=== Text under study ===

Wi- Fi enabled LCD Picture Frame


I’ve always been a big fan of ambient displays of information as a non-intrusive way of keeping up with the river of information that flows through our lives. Screensavers and scrolling images are one method which shows promise and in our new broadband, always-on world. PointCast was popular because people liked the concept but it was killed by IT departments because it was a bandwidth hog when bandwidth was still scarce.

eStarling makes an LCD screen that, once programmed via its USB port, can update itself via Wi-Fi. It accepts images from email or a Flickr RSS feed. The memory holds up to 30 pictures that are cycled through until new photos replace the older ones.

Some uses:

  • Give one to the grandparents and set up an email account for the device. Have the family email the lastest photos of the kids. You can configure trusted email accounts to keep photos of viagra bottles from making it into rotation.
  • Search a tag or group you like on Flickr, (ie. clouds or squared circle) and have the photo frame subscribe to the latest images.

Available on ThinkGeek. Thanks to Niall for the pointer.

UPDATE: Niall points to a similar device that boasts a larger screen and can connect to other PCs on a home network.

The Sounds of the Ocean

We’re eating breakfast and getting in the mood for the seashore. It helps to listen to the Monterey Bay Aquarium webcam with the sound turned on. If you plug it into your stereo and turn it up loud, you can hear the harbor seals.

Vertigo on the flatscreen

We all got a kick out of Google’s satellite view and enjoyed zooming around with Google Earth. This week Microsoft launches their service with it’s cool Bird’s Eye views of landmarks like the Golden Gate Bridge.

But if you really want to knock your socks off, you have got to try Big Eye in the Sky Quicktime VR site. Photographer Ed Fink has taken 360 degree views from a helicopter and the results are stunning.

The $100 laptop

The MIT Media Lab has released photos of its $100 laptop designed for children in developing nations. It features a handcrank for back up power in rural areas, wireless access via a peer-to-peer mesh technology, and (much to the disappointment of Appple & Microsoft) runs Linux.

From the FAQs:

Why do children in developing nations need laptops?
Laptops are both a window and a tool: a window into the world and a tool with which to think. They are a wonderful way for all children to “learn learning” through independent interaction and exploration.

Why is it important for each child to have a computer? What’s wrong with community-access centers?

=== Dataset content ===

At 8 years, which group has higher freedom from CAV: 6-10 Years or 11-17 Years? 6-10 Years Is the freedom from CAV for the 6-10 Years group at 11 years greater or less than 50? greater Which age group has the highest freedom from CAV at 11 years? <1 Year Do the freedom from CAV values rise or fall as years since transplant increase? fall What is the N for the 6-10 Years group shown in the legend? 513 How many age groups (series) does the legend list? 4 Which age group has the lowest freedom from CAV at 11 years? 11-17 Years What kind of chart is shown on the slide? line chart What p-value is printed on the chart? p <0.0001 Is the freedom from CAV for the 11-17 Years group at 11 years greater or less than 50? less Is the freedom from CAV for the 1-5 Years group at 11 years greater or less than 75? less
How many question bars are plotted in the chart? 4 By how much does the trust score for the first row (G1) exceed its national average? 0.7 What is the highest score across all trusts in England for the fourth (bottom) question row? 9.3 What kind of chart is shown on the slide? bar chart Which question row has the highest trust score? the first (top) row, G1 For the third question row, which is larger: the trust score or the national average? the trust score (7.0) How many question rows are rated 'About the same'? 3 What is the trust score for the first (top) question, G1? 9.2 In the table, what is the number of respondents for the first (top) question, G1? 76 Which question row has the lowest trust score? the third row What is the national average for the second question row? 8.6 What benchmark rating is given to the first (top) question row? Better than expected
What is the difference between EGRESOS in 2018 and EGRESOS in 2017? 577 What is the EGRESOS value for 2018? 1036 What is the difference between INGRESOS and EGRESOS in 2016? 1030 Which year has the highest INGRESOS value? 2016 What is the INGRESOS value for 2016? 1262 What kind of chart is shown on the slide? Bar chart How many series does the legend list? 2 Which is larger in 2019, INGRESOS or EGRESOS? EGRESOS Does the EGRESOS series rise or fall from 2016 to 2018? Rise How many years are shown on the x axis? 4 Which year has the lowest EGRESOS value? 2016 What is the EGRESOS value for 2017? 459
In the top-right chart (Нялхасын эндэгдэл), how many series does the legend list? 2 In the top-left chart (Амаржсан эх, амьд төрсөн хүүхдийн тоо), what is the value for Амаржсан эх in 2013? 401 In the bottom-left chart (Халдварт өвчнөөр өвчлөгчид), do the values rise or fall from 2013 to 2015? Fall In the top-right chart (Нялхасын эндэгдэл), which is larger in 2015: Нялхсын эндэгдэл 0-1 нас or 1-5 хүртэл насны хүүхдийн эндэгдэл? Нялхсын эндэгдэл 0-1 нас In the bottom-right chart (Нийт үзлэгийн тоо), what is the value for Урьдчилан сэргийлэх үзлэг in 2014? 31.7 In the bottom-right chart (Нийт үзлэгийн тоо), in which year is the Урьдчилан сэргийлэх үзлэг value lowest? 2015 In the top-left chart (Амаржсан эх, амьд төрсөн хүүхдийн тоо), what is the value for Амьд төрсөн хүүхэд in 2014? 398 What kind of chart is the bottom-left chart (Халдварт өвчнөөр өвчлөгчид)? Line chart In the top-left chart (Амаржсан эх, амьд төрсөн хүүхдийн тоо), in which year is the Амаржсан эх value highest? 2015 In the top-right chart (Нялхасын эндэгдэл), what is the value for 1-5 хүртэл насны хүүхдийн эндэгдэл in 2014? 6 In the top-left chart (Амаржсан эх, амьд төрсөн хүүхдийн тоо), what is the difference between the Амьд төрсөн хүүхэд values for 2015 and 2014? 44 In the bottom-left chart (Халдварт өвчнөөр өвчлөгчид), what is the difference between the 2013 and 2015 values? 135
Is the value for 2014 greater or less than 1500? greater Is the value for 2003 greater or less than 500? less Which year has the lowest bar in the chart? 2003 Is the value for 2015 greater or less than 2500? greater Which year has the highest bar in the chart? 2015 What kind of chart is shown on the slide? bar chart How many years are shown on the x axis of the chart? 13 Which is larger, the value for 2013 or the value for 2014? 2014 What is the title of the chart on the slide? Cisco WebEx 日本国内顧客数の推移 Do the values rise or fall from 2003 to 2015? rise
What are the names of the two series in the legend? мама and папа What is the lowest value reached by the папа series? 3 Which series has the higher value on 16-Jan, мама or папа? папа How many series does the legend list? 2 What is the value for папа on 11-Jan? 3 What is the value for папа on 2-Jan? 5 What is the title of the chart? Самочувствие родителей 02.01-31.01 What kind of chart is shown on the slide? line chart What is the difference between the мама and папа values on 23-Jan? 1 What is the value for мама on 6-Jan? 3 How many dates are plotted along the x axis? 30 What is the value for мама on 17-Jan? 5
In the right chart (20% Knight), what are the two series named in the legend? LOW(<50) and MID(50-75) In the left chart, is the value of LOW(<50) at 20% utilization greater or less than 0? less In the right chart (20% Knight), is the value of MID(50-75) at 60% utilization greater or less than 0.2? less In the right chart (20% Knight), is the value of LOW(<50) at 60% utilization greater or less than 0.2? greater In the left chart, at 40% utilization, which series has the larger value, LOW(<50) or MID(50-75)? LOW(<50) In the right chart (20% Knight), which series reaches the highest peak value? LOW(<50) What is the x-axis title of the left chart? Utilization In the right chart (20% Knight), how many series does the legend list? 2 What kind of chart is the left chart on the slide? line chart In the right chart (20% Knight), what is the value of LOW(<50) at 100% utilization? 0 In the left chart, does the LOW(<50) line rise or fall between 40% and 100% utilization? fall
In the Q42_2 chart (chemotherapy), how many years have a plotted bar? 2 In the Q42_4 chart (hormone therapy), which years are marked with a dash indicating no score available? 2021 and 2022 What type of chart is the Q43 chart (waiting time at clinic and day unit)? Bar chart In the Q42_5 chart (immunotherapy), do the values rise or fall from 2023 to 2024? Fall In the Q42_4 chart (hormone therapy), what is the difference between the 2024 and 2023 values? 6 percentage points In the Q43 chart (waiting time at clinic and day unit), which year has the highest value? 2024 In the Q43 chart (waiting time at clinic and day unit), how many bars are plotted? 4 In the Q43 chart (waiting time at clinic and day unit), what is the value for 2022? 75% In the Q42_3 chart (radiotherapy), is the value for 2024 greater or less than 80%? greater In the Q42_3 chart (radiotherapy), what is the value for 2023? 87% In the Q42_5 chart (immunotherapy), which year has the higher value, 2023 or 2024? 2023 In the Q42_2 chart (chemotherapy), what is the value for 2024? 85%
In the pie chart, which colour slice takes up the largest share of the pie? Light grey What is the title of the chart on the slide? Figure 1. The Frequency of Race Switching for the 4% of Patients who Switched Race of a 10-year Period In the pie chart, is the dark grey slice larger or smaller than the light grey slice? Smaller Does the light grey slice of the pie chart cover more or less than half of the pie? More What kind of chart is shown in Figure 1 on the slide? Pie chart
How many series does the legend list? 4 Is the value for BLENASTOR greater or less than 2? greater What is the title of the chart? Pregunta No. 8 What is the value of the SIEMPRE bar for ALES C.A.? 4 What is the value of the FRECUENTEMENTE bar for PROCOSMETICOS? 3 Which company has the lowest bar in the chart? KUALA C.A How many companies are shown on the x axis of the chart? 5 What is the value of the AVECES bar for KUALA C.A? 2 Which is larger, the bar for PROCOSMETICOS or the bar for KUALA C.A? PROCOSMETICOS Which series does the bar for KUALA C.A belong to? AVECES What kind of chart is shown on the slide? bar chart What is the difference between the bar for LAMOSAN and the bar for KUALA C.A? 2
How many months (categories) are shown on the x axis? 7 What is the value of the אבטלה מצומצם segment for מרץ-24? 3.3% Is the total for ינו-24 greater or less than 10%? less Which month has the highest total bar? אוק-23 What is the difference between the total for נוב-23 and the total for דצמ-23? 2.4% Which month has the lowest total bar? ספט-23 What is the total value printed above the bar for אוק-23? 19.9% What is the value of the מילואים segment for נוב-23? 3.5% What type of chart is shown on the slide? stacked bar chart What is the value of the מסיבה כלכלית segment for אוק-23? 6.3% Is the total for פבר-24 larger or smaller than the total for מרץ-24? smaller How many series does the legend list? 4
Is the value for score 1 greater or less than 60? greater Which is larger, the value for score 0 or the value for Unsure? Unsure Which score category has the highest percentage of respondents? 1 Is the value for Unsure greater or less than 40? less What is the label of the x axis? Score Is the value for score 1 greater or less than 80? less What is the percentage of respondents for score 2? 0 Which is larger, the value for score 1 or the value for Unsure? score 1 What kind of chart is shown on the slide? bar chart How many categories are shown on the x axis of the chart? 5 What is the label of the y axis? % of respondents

===

= What the task asks =
Extend the blog excerpt about the $100 laptop and other gadgets, picking up right after its last line.

= Written response =
One does not think of community pencils—kids have their own. They are tools to think with, sufficiently inexpensive to be used for work and play, drawing, writing, and mathematics. A computer can be the same, but far more powerful. Furthermore, there are many reasons it is important for a child to “own” something—like a football, doll, or book—not the least of which being that these belongings will be well-maintained through love and care.

Initial orders are being negotiatiated with Brazil, Thailand, Egypt and Nigeria with each government purchasing at least 1 million units each. They are expected to start production early next year.

Mike Torres and his gadgets

While some of us talk about the upcoming convergence of television, PCs, and mobile, Mike Torres (Lead Program Manager for MSN Spaces) is living it. Right on Mike for blazing the trail!


GPS Moblogging, another first

Two years ago, my sister was moblogging with full GPS support (click Location Info) in Japan on Tokyo Tidbits. Now, a full two years later, her boyfriend has cobbled together several services and a bluetooth-enabled GPS device which talks to her Nokia 7610 phone to do the same thing.

Ah progress.

Department of Defense can’t keep secrets

The Pentagon recently posted a heavily censored document concerning the accidental shooting of Italian intelligence agent, Nicola Calipari, on their website but forgot that blocked out text in digital format isn’t really blocked out.

You can find links to the source materials at Memory Hole but the real news is that the Department of Defense can’t seem to keep it’s information classified.

GPS Photoblog

So totally cool. My sister has hooked up a GPS unit to her cell phone and is moblogging with coordinates. She did this before, back in 2003, but that was in Japan, high-tech gadget heaven.